THE chief architect of Toyota’s first production fuel cell vehicle says he has a solution to Australia’s tainted brown coal reputation – turn the coal into fuel for hydrogen-powered cars.
Yoshikazu Tanaka, the chief engineer of Toyota's Mirai hydrogen fuel-cell car, told Wheels that he believed converting brown coal to hydrogen fuel would help drive adoption of the technology here.
“Unfortunately we [Toyota] are not an energy company,” Tanaka said on the eve of the official opening of the Tokyo motor show this week. “Producing hydrogen, we believe, is not our business.
“Australia would be an excellent vision for FCV [fuel-cell vehicles] because you have a lot of brown coal which could potentially become a source of hydrogen.”

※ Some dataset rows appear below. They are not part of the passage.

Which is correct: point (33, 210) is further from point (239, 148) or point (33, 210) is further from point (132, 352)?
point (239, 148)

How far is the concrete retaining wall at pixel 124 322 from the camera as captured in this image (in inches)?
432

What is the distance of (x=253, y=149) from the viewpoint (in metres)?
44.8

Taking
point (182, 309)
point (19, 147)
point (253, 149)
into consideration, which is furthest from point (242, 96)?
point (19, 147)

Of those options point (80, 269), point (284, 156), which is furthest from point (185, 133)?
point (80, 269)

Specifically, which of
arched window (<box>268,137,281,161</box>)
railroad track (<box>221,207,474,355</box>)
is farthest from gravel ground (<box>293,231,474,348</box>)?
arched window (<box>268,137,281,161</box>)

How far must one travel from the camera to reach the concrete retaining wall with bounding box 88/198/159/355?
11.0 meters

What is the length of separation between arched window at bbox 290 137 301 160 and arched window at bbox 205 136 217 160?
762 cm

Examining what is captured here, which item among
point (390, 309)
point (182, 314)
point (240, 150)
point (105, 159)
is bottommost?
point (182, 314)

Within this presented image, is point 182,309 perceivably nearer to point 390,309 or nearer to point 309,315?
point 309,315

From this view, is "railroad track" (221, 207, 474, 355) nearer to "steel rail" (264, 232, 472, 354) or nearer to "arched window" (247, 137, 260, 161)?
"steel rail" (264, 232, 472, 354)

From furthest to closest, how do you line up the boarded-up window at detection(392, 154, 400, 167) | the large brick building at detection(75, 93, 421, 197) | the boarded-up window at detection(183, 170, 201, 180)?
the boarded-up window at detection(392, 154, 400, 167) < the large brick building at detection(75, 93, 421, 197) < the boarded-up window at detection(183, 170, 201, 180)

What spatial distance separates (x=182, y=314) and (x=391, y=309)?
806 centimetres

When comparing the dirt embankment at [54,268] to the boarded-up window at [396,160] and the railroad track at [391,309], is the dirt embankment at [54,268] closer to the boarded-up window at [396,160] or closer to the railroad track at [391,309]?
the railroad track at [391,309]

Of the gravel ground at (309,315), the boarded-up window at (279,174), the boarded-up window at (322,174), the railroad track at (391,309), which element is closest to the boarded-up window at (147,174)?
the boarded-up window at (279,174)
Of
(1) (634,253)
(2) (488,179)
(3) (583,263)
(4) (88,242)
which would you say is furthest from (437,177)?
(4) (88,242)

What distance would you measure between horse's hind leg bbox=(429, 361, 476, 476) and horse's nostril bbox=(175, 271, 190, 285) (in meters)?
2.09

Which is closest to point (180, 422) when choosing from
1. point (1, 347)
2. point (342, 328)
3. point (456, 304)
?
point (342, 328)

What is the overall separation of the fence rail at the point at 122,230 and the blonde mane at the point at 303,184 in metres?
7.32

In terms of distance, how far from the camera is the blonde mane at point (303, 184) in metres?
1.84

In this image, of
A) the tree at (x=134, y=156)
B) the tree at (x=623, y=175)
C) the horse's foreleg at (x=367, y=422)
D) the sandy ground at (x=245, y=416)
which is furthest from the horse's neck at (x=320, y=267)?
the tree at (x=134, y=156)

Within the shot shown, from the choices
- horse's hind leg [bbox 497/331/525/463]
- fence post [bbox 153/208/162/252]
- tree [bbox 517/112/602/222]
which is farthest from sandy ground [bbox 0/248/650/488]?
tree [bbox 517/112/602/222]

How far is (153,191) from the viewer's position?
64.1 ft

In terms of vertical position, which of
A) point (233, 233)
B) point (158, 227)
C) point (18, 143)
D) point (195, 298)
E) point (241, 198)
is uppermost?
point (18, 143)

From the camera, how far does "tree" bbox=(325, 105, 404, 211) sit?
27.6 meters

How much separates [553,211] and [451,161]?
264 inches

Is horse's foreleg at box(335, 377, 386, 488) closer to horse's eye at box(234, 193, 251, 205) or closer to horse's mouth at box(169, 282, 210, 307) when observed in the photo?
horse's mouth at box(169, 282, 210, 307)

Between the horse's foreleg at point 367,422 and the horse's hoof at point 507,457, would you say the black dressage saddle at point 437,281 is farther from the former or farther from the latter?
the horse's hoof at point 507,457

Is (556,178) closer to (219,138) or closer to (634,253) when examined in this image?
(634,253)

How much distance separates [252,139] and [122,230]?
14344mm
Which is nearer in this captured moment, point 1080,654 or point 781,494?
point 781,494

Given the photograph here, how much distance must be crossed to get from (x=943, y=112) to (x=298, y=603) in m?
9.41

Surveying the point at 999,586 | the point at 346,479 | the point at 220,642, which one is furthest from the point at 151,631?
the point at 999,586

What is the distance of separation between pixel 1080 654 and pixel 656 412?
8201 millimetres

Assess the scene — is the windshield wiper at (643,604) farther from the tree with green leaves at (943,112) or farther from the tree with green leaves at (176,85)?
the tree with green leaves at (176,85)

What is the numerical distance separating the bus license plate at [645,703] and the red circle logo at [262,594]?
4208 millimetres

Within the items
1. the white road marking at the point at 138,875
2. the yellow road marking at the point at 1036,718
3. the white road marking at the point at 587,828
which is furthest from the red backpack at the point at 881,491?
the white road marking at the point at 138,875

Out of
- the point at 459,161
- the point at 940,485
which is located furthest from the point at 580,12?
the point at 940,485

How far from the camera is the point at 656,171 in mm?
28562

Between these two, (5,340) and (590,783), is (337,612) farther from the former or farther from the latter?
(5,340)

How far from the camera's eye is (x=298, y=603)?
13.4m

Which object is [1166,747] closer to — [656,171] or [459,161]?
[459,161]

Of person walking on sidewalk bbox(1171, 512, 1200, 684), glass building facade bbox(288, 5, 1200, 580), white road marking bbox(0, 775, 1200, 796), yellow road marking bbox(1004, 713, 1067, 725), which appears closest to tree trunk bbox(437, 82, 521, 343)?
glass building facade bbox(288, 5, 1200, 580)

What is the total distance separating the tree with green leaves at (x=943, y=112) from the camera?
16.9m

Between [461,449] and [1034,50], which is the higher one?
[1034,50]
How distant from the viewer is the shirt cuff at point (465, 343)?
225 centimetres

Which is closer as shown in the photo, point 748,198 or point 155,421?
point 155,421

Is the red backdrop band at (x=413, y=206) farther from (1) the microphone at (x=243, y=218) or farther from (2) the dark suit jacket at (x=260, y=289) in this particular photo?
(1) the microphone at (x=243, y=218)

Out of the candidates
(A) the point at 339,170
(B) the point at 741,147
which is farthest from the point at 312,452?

Highly polluting brown coal is a simmering topic in Australia, with highly charged political wrangling between the Greens and state and federal governments over the future of coal-based electricity generation in NSW and Victoria.
According to Tanaka, Kawasaki Heavy Industries Japan has already started work on building a full-scale plant in Victoria that will one day convert coal-based resources into hydrogen.
In 2014, Toyota first mooted the idea of using the vast brown coal reserves under the Latrobe Valley in Victoria’s east as a potential cheap fuel source for the emerging fuel-cell technology -- which combines hydrogen gas with oxygen from the air to produce water and the power needed to drive an electric motor.
Toyota has since launched its Mirai fuel cell vehicle – the first production version of the technology in the world – but announced that it would not come to Australia because there is currently no way to refuel it.
Toyota’s chicken-and-egg approach to the technology is in contrast to rival Hyundai, which has flagged plans to introduce a fuel-cell powered vehicle potentially based on the Tucson SUV to the Australian market, and help kick-start the refuelling technology.
Toyota Australia executive director of sales and marketing Tony Cramb said the carmaker would need to “sort out” the nation’s refuelling infrastructure before it could bring the Mirai here.
“All manufacturers are trying to get to a situation where they have emissions from the vehicle that are virtually zero,” he said.
“So it’s not a short-term political issue, it’s a longer-term infrastructure development and it requires not just government … there’s got to be private enterprise as well. We may have to get involved, other car manufacturers may have to get involved just to bring this kind of future to a reality.”